Metacritic Books

Sightseeing
by Rattawut Lapcharoensap

ISBN: 0802117880
Grove Press, 208 pages, $22.00
Fiction Short Stories
Released 01/09/2005

The English-language short stories in this collection (the first for the 26-year-old writer) are set in contemporary Thailand.

Overall Metascore

This is an average of all individual scores given by critics, on a scale of 0 (worst) to 100 (best).

77 / 100

Critic Reviews

Outstanding Kirkus Reviews
Seven stories, including a couple of prizewinners, from an exuberantly talented young Thai-American writer... A newcomer to watch: fresh, funny, and tough.
Outstanding Publishers Weekly
Anger, humor and longing are neatly balanced in these richly nuanced, sharply revelatory tales.
Outstanding Salon Priya Jain
It's the distance between that outsider's paradise and the native's often grim reality that Lapcharoensap shows us in his tales, so tenderly crafted and beautifully realized that they'll snuggle up behind your heart and stay there for a long time.
Outstanding Los Angeles Times Mark Rozzo
It's a stirring coming-of-age fable, brimming, like most of Sightseeing, with sharp-clawed survival lessons. [9 Jan 2005, p.R10]
Outstanding Washington Post Carole Burns
[A] remarkable debut collection... Lapcharoensap's writing is both elegant and vivid. When occasionally his stories seem too perfectly sculpted, I wonder if the problem is reading too many at once. When I come back to them, their characters and images again seem alive.
Outstanding The Guardian William Sutcliffe
Every story in this collection is dense with event, emotion and meaning. This debut shows more than mere promise: it is a fine achievement in its own right.
Favorable The Independent Aamer Hussein
Lapcharoensap's prose is sensitive to sound and smell; his episodic, cinematic technique often hinges on the slightest of anecdotes.
Favorable Wall Street Journal Jeffrey A. Trachtenberg
In this accomplished debut collection of short stories, Mr.
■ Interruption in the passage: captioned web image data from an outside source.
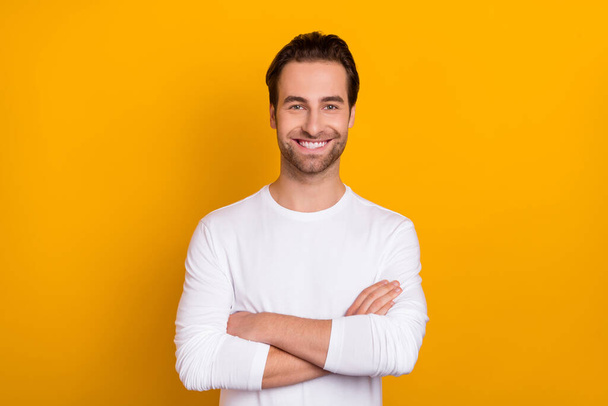 Portrait of satisfied man folded hands toothy beaming smile look camera isolated on yellow color background - Valokuva, kuva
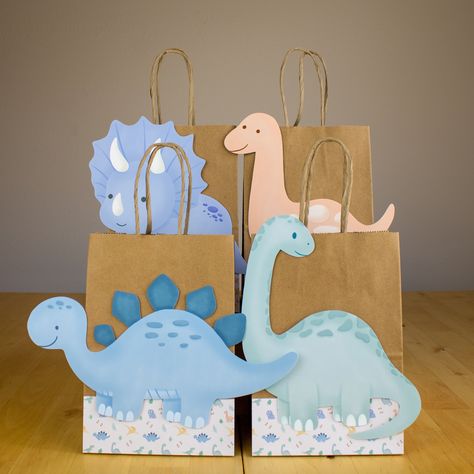 Dinosaur Favor Bags.  PRODUCT DETAILS DIMENSIONS : Size: 5.25 x 3.75 x 8 Inches You can find more Dinosaur theme products: https://www.etsy.com/shop/Ducktoparty?ref=seller-platform-mcnav&section_id=42727042 Make sure to type correctly. Our items are handmade with exclusive designs to make your celebration unique and original.  You may see colors in different shades depending on your computer's resolution.  * This item comes with the items listed. The pictures are just for reference. Dinosaur Party Favors Bags, Dinosaur Birthday Pictures, Dinosaur Gift Bags, Dino Party Favors, Dinosaur Favor Bags, Dino Party Decorations, Baby Dinosaur Party, Birthday Party Dinosaur, Dinosaur Favors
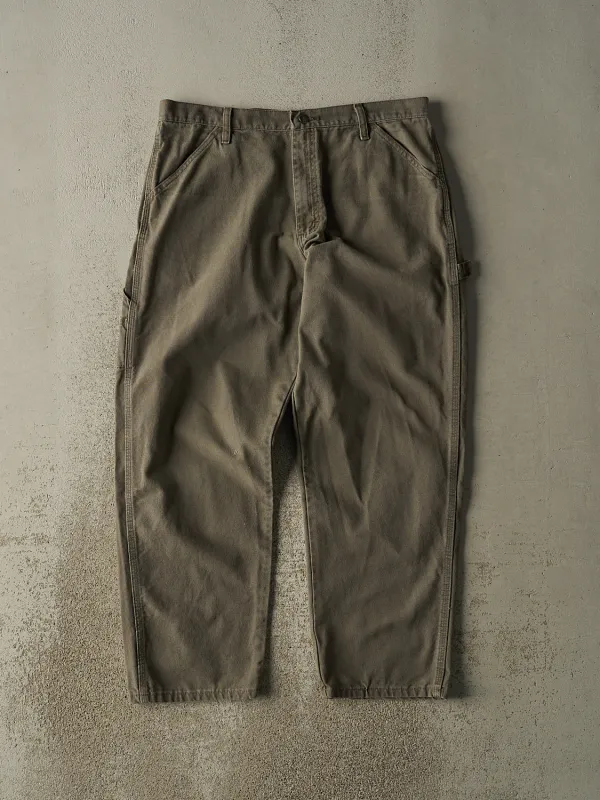 Vintage 90s Green Rustler Carpenter Pants (35x30) sold by Rebalance Vintage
Lapcharoensap displays a wicked command of language and an unerring sense of place.
Favorable Houston Chronicle Fritz Lanham
A youthful linguistic high-spiritedness enlivens the page. The prose is snappy, colloquial, occasionally profane, often funny.
Favorable San Francisco Chronicle Carolyn Juris
That Lapcharoensap, still in his 20s, can convey with such honesty the longings of this older man; indeed, of all of his characters, conveys both his emotional maturity and his burgeoning potential.
Favorable Library Journal Shirley N. Quan
Though the stories describe a culture that will be foreign to most readers, they contain themes that touch on the human spirit. [15 Oct 2004, p.58]
Mixed Entertainment Weekly
But his portraits of Americans here never go beyond unflattering cliché. Lapcharoensap's Americans aren't just fat: They're hopelessly broad.
Mixed The New York Times Book Review Darin Strauss
When he's really going strong, Lapcharoensap is a commanding, animated tour guide, and a lot more than that -- he can write with the bait and the hook of genuine talent. At his weakest, however, he leans on exotic atmosphere and little else.
Mixed The Globe And Mail [Toronto] Ray Robertson
Sightseeing occasionally suffers from that most common of creative writing workshop maladies: epiphanitis, the tendency of one's short stories to habitually conclude in breathless moments of overpowering insight. Even rhythmically, they tend to resemble one another.
Unfavorable Village Voice Dennis Lim
But Sightseeing, time and again, manages to turn such swirling contradictions into tidy coming-of-age truisms, politely resisting the free fall of deeper desires and resentments. What's more, the symbolic East-West collisions are often clumsy: One character's first taste of a fast-food burger causes him to throw up.